**Task A:**
According to the text on scoring motorcycle condition, what three inputs arrive in place of a feature matrix?
**Task B:**
Continue the text on scoring motorcycle condition from inspection videos, starting after its last sentence.

Scoring Motorcycle Condition from Inspection Videos

A used motorcycle’s condition lives mostly in things a spreadsheet cannot hold: the way the engine sounds at idle, a colour of exhaust smoke, an inspector’s scribbled note. The goal is a single grade an appraiser or a pricing system can act on. The obvious framing is regression: predict a 0-100 condition score. The inputs do not arrive as a feature matrix, though; they arrive as a video, a line of free text, and a short checklist.

So there are two problems, not one. The first is mechanical: turn three things of completely different shapes into one row a model can read. The second is subtler, and it is where most of the value turned out to be: decide what a “good” prediction even means. The regression framing has a trap in it, and stepping out of that trap is what made the result usable. We will build the feature pipeline first, then come back to the framing.

Multi-modal scoring pipeline: an inspection video, a Thai-language note, and a categorical checklist each collapse into a fixed-length vector, concatenate into one feature row, and pass through a single regression pipeline to produce a 0-100 condition score.

The whole feature side is that diagram. Three streams, each reduced to a fixed-length vector, concatenated, and fed to one model. The rest of this post is what happens inside each stream, why concatenation is the entire multi-modal trick, and then the reframing that decided whether any of it was trustworthy.

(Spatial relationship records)
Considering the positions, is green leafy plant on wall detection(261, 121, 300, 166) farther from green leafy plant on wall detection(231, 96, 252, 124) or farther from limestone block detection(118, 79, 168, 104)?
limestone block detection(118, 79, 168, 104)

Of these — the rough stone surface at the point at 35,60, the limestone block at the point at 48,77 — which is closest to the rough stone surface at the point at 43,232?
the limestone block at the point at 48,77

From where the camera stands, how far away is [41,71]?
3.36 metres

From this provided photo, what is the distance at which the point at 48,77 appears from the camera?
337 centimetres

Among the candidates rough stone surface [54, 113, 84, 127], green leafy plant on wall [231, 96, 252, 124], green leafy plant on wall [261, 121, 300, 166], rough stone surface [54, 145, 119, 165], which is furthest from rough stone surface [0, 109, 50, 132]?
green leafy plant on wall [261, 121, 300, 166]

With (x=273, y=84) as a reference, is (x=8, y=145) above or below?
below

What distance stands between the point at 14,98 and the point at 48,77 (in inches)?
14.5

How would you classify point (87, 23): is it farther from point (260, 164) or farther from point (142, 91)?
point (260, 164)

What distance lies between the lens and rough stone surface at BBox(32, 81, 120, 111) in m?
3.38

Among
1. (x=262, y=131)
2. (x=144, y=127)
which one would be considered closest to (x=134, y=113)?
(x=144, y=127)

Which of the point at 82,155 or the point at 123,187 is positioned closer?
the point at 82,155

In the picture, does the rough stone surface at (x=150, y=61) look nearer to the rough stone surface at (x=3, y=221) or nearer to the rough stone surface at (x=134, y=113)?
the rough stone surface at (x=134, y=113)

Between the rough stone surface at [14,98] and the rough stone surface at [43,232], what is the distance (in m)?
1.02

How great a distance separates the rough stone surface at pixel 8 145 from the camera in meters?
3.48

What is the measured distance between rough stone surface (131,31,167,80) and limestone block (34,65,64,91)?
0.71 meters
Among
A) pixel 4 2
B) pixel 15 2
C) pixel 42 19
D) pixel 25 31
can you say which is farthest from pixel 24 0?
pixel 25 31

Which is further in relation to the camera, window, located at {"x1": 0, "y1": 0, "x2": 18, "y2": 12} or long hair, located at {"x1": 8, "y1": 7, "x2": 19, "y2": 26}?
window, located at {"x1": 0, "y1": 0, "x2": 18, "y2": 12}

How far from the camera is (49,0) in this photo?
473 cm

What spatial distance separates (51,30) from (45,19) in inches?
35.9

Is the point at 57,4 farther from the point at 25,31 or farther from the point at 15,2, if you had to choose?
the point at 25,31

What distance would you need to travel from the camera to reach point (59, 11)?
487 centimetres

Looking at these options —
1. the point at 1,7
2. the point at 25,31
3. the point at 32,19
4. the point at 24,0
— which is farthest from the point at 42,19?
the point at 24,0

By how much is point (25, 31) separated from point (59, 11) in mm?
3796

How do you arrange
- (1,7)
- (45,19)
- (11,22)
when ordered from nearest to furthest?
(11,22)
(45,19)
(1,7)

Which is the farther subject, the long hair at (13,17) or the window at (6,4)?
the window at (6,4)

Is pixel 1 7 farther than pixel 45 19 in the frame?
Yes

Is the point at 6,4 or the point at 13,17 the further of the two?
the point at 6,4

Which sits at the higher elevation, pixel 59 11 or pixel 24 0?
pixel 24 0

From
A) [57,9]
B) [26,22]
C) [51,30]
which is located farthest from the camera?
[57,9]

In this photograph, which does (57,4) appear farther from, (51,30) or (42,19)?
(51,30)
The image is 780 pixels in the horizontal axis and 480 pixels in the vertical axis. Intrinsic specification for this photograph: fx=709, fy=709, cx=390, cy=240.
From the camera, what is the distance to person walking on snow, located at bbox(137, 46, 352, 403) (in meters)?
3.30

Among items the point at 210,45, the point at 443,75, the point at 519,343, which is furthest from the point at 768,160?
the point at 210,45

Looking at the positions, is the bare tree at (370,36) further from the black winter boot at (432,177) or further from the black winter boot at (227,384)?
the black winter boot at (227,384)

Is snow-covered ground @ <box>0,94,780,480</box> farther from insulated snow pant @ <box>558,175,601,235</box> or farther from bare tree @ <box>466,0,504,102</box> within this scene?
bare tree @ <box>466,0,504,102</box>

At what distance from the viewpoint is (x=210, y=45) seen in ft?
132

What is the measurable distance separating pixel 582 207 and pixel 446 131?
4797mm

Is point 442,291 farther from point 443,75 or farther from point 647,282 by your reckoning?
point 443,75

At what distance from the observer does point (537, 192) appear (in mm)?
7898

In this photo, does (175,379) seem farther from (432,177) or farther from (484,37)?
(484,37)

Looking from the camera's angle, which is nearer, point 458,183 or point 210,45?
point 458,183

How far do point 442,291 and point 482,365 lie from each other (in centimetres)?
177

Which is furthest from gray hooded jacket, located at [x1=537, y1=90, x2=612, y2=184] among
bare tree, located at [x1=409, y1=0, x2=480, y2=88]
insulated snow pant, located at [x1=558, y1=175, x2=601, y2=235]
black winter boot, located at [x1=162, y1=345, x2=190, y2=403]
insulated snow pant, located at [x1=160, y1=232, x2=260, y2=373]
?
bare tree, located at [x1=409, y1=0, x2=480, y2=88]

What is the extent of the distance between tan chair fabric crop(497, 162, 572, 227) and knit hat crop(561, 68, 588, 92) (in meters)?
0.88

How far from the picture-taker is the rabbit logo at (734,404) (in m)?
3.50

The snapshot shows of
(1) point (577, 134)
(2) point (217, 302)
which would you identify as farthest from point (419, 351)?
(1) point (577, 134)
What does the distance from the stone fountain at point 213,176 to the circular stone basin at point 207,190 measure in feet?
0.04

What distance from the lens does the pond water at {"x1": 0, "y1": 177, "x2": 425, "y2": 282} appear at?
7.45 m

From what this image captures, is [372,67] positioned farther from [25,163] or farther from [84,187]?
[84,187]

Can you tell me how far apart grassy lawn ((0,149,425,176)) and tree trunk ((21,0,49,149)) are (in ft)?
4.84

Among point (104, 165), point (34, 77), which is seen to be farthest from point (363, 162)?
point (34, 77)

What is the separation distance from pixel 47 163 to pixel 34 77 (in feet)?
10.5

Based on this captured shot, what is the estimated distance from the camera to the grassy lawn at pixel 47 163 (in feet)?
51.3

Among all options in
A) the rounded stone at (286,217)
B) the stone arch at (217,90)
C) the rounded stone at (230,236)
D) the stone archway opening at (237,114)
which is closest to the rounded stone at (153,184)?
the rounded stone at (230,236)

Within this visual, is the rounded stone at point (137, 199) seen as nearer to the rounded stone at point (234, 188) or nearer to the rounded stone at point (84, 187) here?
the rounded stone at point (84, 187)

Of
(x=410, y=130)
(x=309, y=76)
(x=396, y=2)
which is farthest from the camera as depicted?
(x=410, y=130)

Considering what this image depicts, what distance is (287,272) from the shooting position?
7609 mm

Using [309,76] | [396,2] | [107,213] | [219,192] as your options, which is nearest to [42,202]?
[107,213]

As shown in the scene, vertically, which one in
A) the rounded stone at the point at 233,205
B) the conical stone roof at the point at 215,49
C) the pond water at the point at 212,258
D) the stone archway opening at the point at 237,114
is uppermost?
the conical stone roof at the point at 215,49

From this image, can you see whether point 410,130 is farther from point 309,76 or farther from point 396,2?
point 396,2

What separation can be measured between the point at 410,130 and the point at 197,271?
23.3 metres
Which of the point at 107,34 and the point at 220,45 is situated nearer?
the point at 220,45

**Task response A:**
A video, a line of free text, and a short checklist.

**Task response B:**
Three modalities, one rule

A model wants every row to have the same width. A 12-second clip and a 20-second clip cannot disagree about how many columns they occupy; neither can a one-word note and a paragraph. So there is exactly one rule the input layer has to obey: each modality must collapse to a fixed-length vector, no matter how much or how little raw data it started from. Get that, and concatenation is trivial. Miss it, and nothing downstream lines up.

Each stream earns its fixed length differently.

Audio: collapsing the time axis

The engine sound is recorded in the wild, a phone held near a running bike in a yard, not a studio. The clip length varies and the background is noisy, so the extractor has to be robust to both.

The pipeline never feeds raw waveform to the model. It walks the audio down to a compact description of its texture:

Audio feature extraction: a video's audio track becomes a log-mel spectrogram, then MFCC plus delta and delta-delta coefficients form a 39-row matrix that still varies in length over time; averaging across the time axis collapses it to a fixed 39-number vector.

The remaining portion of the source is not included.